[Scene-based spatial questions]
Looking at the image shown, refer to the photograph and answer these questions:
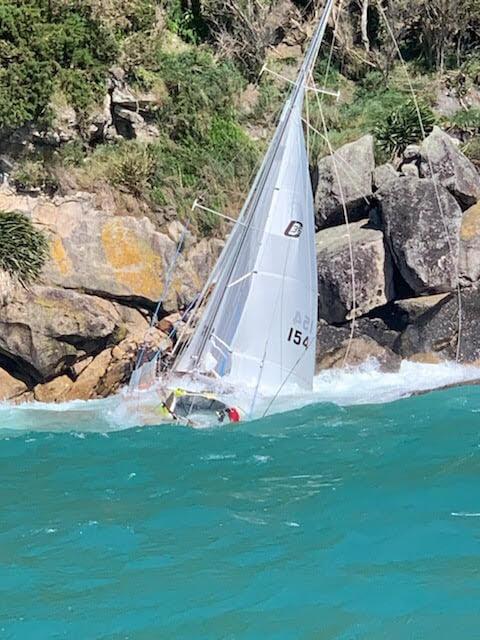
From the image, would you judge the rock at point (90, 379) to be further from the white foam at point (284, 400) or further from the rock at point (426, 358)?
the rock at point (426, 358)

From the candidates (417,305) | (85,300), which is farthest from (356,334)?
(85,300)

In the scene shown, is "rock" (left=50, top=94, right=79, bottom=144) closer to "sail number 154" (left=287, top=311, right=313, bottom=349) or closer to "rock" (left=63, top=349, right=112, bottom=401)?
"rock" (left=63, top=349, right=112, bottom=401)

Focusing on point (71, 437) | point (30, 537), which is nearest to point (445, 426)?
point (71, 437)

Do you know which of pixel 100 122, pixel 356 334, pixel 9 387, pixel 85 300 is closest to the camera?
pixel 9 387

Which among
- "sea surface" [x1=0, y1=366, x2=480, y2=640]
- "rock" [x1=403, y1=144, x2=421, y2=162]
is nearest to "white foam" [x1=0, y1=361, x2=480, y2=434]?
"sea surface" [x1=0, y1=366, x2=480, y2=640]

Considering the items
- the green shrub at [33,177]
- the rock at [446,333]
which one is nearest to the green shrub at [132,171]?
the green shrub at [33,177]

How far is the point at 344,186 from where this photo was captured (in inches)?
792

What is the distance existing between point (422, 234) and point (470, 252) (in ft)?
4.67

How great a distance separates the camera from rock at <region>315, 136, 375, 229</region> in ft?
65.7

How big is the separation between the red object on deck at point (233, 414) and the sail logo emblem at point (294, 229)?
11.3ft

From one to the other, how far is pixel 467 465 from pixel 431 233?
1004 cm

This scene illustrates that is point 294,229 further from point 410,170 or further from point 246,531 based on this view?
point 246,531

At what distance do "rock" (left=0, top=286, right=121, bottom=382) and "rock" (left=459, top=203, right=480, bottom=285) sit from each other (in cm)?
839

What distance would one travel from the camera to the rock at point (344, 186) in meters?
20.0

---

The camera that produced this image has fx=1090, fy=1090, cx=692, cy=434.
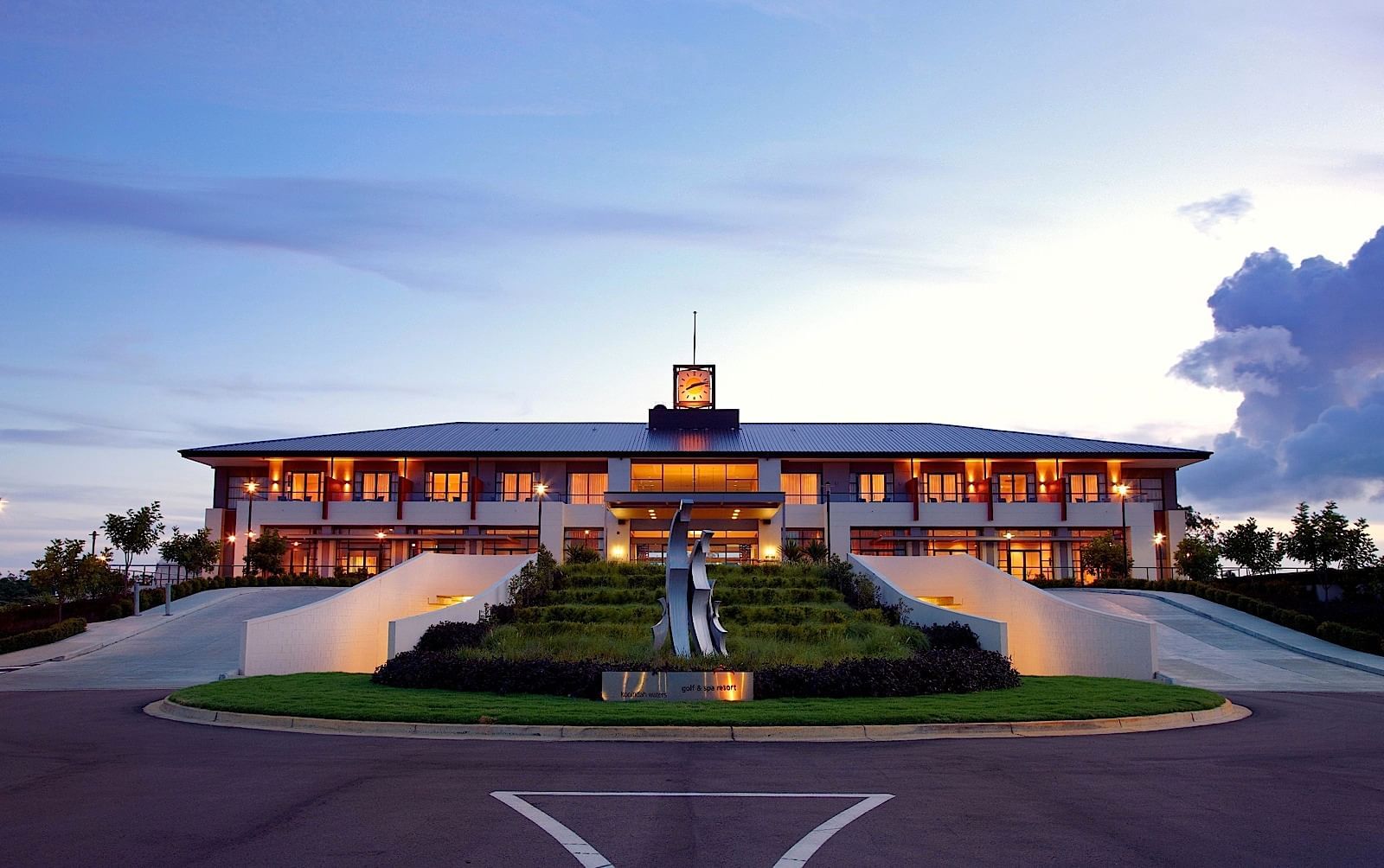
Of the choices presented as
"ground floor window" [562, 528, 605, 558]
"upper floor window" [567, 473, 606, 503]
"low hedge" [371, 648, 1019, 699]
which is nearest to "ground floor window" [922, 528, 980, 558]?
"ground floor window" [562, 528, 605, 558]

Given exercise →
Copy the data word for word, beginning with the line that contains "The camera that" and ending after the line that contains "648, 1019, 699]". Leave the pictures out of your copy.

Solution for this exercise →
The camera that produced this image has fx=1090, fy=1090, cx=692, cy=434.
Of the choices presented as
"ground floor window" [562, 528, 605, 558]
"upper floor window" [567, 473, 606, 503]
"low hedge" [371, 648, 1019, 699]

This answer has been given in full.